According to the website of the U.S. Marshals Service: “No Witness Security Program participant who followed security guidelines has been harmed while under the active protection of the U.S. Marshals.”

But that does not mean that witness-security came easily to the marshals assigned to it. On the contrary, creating an effective Witness Security Program was literally an on-the-job learning experience.

At the start of the program, the Secret Service was called in to train the marshals in security techniques. The Secret Service had been guarding Presidents since 1901. During the next sixty-two years, of the ten Presidents guarded by that agency, only one—John F. Kennedy—had died at the hands of an assassin. Such an agency, believed the top officials of the U.S. Marshals Service, must know its business.

But the Secret Service did not know the type of people the marshals would be assigned to protect. The Secret Service had been used to guarding important government officials and their families. These were decent, hard-working, law-abiding people.

But the marshals were now living intimately with charges who were mostly hardened criminals. Clashes between the law-enforcing marshals and the law-breaking witnesses were inevitable.

Many of the marshals were appalled to learn that most witnesses expected the government to provide them with a lifetime of luxury. As the witnesses saw it: they were risking their lives on the government’s behalf. That they were doing so to escape a prison sentence or a gangland contract didn’t matter.

What mattered to them was that they had become pariahs, hated and despised by their former friends and even, in some cases, their own families. They had become informers—“finks,” “rats,” “stool pigeons,” “songbirds,” “squealers.” To add to their anguish, they knew that “straight” society—including many of their new protectors—regarded them with equal contempt.

Most witnesses came from major cities within Northeastern states. Marshals who also came from urban centers usually got along better with their charges than deputies from rural communities. The city-bred marshals rejected the immorality of the witnesses. But they understood, from their own experiences, the pressures and temptations of big-city living.

Marshals from rural areas had grown up with a simpler, more fundamentalist view of the world which lay beyond their small towns. They believed absolutely in such old-fashioned values as hard work, thrift, and faith in God and country. To the city-bred witnesses, these deputies were naïve rednecks. To the rural marshals, the witnesses were animals. These deputies resented even more having to risk their lives on behalf of such hoodlums.
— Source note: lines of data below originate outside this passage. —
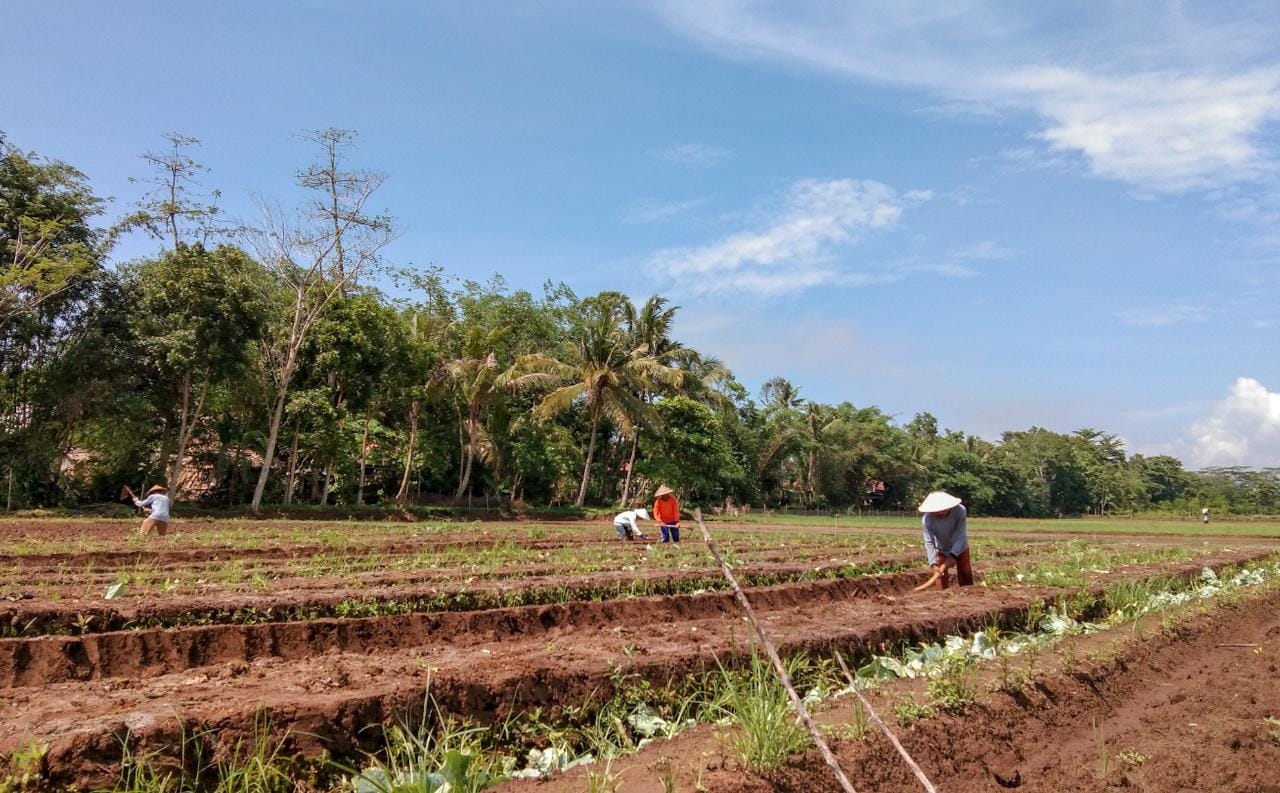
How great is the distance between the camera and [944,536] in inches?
350

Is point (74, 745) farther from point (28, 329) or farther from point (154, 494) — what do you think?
point (28, 329)

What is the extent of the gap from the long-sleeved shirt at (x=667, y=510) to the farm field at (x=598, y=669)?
4029 millimetres

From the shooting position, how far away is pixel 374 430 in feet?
88.6

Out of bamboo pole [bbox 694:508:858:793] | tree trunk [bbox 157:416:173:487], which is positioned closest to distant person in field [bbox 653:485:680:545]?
bamboo pole [bbox 694:508:858:793]

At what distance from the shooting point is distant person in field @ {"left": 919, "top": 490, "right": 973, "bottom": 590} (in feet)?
28.2

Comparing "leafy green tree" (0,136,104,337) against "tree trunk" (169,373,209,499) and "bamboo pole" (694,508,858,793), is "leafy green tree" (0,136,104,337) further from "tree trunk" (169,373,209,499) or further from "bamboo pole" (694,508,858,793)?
"bamboo pole" (694,508,858,793)

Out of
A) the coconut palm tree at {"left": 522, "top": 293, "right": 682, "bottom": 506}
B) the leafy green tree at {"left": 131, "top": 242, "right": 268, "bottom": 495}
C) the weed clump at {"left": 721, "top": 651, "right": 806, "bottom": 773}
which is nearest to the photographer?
the weed clump at {"left": 721, "top": 651, "right": 806, "bottom": 773}

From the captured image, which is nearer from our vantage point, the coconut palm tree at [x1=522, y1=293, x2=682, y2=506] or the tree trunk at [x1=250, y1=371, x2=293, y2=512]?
the tree trunk at [x1=250, y1=371, x2=293, y2=512]

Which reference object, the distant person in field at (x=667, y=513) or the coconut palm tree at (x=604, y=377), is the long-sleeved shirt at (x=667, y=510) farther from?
the coconut palm tree at (x=604, y=377)

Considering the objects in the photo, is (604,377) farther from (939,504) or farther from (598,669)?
(598,669)

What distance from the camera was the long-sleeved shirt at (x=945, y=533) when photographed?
8719mm

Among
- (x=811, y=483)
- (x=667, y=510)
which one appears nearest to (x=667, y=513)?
(x=667, y=510)

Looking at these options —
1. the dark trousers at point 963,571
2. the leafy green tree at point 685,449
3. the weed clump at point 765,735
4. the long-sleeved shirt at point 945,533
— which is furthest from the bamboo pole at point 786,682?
the leafy green tree at point 685,449

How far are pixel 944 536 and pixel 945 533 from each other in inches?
1.8
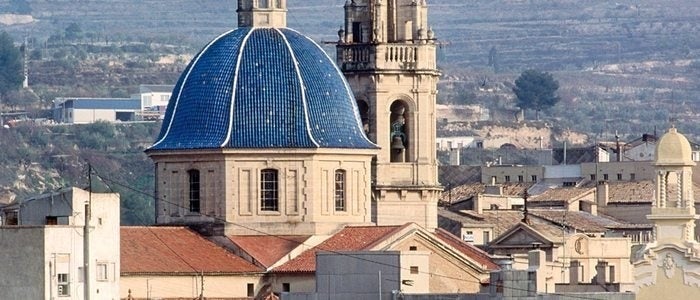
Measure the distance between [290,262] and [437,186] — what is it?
1655 centimetres

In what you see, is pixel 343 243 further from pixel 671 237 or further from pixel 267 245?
pixel 671 237

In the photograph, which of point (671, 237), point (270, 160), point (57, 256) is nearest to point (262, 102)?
point (270, 160)

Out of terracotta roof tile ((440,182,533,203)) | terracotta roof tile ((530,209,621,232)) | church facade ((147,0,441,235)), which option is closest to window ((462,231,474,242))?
terracotta roof tile ((530,209,621,232))

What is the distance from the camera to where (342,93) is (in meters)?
99.5

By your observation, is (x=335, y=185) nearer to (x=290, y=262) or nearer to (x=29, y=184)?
(x=290, y=262)

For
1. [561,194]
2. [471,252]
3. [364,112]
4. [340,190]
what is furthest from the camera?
[561,194]

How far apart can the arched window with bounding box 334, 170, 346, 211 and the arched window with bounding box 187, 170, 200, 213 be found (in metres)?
3.23

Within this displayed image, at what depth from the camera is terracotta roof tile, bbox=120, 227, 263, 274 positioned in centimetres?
9188

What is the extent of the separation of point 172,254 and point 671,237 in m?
18.1

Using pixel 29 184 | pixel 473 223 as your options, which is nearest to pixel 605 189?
pixel 473 223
The outcome of these resentments and conflicts was that, after a week or two, the marshals were usually kicked out of the witness’s home. Then they spent the rest of their protective assignment waiting in unmarked cars parked nearby.
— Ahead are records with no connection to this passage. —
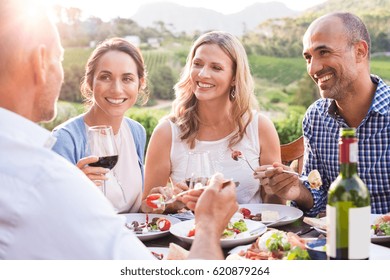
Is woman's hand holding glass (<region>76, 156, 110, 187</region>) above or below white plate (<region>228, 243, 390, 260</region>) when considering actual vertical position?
above

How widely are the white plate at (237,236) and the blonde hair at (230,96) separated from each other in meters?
1.08

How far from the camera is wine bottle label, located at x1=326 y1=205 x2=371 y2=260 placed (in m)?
1.31

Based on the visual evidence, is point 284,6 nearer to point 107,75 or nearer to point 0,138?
point 107,75

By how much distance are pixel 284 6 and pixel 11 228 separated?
324 inches

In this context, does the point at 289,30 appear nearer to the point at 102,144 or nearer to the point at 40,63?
the point at 102,144

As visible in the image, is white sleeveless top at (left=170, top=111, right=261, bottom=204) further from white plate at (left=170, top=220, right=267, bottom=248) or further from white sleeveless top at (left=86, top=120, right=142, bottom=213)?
white plate at (left=170, top=220, right=267, bottom=248)

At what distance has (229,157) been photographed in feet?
10.7

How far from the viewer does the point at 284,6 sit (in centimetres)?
890

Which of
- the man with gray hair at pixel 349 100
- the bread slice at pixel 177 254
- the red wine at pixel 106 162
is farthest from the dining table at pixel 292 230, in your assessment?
the man with gray hair at pixel 349 100

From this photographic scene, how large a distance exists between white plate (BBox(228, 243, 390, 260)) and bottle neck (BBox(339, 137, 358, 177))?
1.85ft

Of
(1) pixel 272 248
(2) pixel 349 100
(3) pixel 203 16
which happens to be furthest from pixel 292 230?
(3) pixel 203 16

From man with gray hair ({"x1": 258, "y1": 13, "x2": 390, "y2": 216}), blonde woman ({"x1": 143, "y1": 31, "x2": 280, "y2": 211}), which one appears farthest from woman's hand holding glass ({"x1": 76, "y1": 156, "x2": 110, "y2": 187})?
man with gray hair ({"x1": 258, "y1": 13, "x2": 390, "y2": 216})

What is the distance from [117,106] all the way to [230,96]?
79 cm
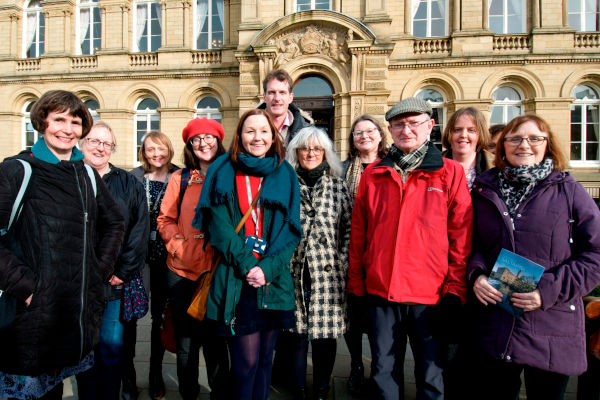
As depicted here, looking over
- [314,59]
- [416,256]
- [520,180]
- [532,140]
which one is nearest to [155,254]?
[416,256]

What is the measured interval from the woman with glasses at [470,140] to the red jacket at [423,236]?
2.64 feet

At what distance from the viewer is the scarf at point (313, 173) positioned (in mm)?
2912

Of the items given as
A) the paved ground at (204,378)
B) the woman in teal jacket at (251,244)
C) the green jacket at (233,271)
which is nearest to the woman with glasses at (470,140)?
the woman in teal jacket at (251,244)

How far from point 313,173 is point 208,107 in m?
12.5

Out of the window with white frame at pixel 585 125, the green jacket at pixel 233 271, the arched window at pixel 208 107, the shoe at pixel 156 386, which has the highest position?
the arched window at pixel 208 107

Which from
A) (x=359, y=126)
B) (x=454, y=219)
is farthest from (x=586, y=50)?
(x=454, y=219)

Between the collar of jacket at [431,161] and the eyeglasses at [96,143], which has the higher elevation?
the eyeglasses at [96,143]

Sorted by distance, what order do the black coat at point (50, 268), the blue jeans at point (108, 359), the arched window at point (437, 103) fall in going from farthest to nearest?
1. the arched window at point (437, 103)
2. the blue jeans at point (108, 359)
3. the black coat at point (50, 268)

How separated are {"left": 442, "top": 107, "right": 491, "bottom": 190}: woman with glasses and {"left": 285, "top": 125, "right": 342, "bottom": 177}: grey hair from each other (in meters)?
1.12

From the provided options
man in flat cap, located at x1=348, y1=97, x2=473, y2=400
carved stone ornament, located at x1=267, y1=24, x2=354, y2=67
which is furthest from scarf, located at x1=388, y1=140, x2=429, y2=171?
carved stone ornament, located at x1=267, y1=24, x2=354, y2=67

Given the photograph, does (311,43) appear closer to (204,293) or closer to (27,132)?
(204,293)

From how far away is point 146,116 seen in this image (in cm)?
1466

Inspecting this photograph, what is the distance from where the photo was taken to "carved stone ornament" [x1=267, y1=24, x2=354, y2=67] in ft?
37.4

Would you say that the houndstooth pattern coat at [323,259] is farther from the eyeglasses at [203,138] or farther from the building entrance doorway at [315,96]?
the building entrance doorway at [315,96]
In many cases, relationships between marshals and witnesses grew too close. This compromised the professional ethics of the deputies and sometimes the safety of the witnesses. These violations of both the law and common sense usually fell into two categories: (1) social contacts; and (2) financial dealings.
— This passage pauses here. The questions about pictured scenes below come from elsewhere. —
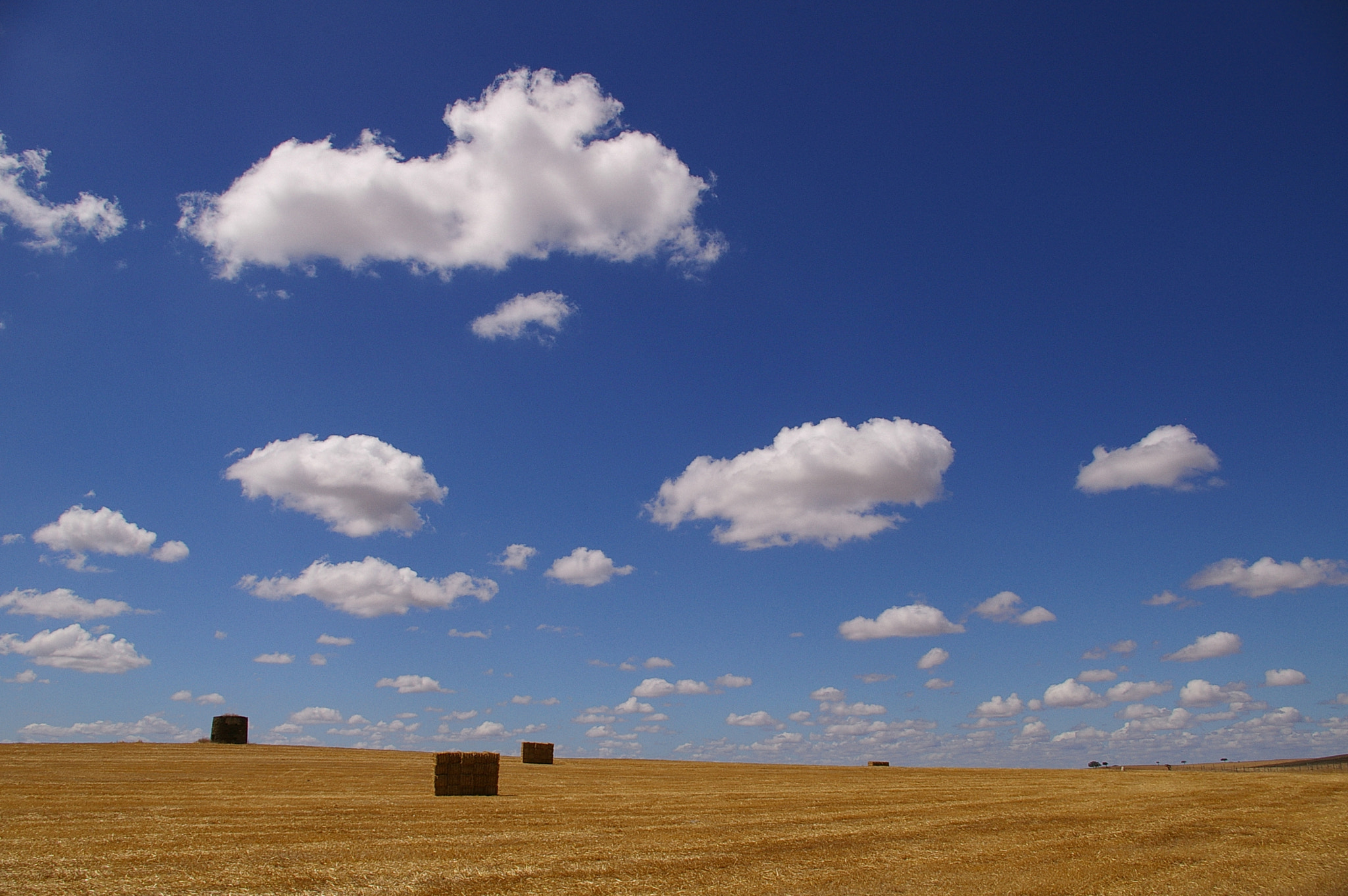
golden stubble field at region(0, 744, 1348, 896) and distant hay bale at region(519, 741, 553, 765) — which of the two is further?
distant hay bale at region(519, 741, 553, 765)

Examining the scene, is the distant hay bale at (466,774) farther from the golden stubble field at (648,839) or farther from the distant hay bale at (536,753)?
the distant hay bale at (536,753)

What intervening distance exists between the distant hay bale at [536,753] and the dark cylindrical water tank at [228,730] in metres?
23.9

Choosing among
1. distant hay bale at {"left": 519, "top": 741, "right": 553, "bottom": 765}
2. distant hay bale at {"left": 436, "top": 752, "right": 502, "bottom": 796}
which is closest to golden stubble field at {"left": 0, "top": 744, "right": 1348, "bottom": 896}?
distant hay bale at {"left": 436, "top": 752, "right": 502, "bottom": 796}

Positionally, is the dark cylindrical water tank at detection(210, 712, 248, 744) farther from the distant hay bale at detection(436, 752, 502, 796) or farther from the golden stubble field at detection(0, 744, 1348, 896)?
the distant hay bale at detection(436, 752, 502, 796)

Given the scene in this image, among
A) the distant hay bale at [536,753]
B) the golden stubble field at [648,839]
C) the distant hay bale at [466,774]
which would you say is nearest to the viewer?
the golden stubble field at [648,839]

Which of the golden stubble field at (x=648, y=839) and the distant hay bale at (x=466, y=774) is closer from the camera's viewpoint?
the golden stubble field at (x=648, y=839)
Social violations exposed witnesses to danger by making needless trips from the security site. In New Jersey, a marshal repeatedly escorted a witness to another town so the latter could visit his girlfriend. During one of these visits, the marshal got drunk at an engagement party. Wearing only a pair of swimtrunks, he set out to drive home with a young woman. On the way there, he lost control of his car and plowed into a house.

When police arrested him, he could not produce his credentials as a deputy U.S. marshal. To prove his identity, he called the witness: “Can you bring my ID over here to police headquarters?” The witness made the trip, without an escort. When the U.S. Marshals Service learned about the incident, its reaction was a cover-up.

In other cases, marshals took witnesses to posh restaurants and nightclubs without first screening these places. Such a precaution would have revealed that many of these establishments were owned or frequented by mobsters. Some deputies went bar-hopping with witnesses or joined them for trips to whorehouses.